Shannon summarized Cuomo’s position as “personally opposed but publically agnostic.” The governor said his duty as a public servant was to uphold “the law of the land,” but he does not give consideration to his ability to change the law.

This built on the deep rupture within the Church over Bl. Paul VI’s reaffirmation that the use of artificial birth control is sinful, including use of the then-novel birth control pill.

“Those issues are the basic ones that divide liberal and conservative Catholics to this day,” Shannon said.

This in turn has led to deeper divisions.

Where we are today

Pro-life advocates first sought a home in the Democratic Party on the assumption that its policies focused on caring for people and were consistent with Catholic social justice tradition.

This effort continued through the mid-1970s, when pro-life Democrats, stymied by feminist resistance, started to migrate into the Republican Party as it slowly converted to a pro-life view.

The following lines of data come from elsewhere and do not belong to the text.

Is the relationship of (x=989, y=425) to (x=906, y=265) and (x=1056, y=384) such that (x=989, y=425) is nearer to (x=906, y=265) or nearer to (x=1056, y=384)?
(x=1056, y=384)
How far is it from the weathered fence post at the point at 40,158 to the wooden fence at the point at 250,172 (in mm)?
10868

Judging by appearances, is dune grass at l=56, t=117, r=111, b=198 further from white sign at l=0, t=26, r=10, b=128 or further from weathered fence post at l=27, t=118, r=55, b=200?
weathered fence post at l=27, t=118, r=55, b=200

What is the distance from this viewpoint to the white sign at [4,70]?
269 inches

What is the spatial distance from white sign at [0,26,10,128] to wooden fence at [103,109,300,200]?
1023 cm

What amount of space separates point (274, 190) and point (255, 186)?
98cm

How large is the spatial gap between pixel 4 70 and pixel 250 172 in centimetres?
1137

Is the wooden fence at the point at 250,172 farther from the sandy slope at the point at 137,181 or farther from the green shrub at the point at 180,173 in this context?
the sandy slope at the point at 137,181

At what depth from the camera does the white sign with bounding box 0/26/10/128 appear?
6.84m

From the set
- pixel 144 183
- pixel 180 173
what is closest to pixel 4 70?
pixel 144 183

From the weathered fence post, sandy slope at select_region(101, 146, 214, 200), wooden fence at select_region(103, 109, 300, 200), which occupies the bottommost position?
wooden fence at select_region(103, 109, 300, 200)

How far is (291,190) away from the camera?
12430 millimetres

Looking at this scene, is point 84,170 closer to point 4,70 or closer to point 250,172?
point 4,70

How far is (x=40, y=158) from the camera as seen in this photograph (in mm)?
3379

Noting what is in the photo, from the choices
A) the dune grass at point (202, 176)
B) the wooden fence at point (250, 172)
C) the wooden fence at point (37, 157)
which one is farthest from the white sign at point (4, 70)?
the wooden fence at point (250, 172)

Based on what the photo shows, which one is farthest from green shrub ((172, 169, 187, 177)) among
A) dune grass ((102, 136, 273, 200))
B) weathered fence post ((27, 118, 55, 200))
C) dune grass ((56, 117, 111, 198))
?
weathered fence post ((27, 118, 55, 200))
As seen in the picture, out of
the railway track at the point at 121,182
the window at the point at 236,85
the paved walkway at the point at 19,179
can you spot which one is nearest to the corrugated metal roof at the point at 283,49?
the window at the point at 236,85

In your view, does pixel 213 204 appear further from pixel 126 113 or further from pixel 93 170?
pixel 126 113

However, Shannon noted, these former Democrats then adopt “a whole range of political positons that most Catholics would have never thought have adopting, because they saw them as ‘un-Catholic’: a general endorsement of the free market, a comparative lack of concern for the poor, a tendency to blame the poor for their poverty.”

“In earlier times, the Catholics were the poor and they were being blamed for their poverty,” Shannon said. “Today, they are clearly divided in their Church, just as they are divided in their politics”

He acknowledged that a united Catholic position would face difficulty finding a home in either party at present.

“The cultural positions of the Church are going to offend the Democrats, the economic positions of the Church are going to offend Republicans,” he said, pondering the state of Catholics today.

“What troubles me is that they’re seeking the solution to this division more through politics than through the Church itself. They’re thinking: ‘If our side wins at politics then we’re going to drive the others out of the Church, and we’ll win in the Church’.”

Shannon proposed another path.

“Why not heal the wounds and divisions in the Church first? Certainly, be good citizens, be involved in the political process, but do so from a united Catholic position.”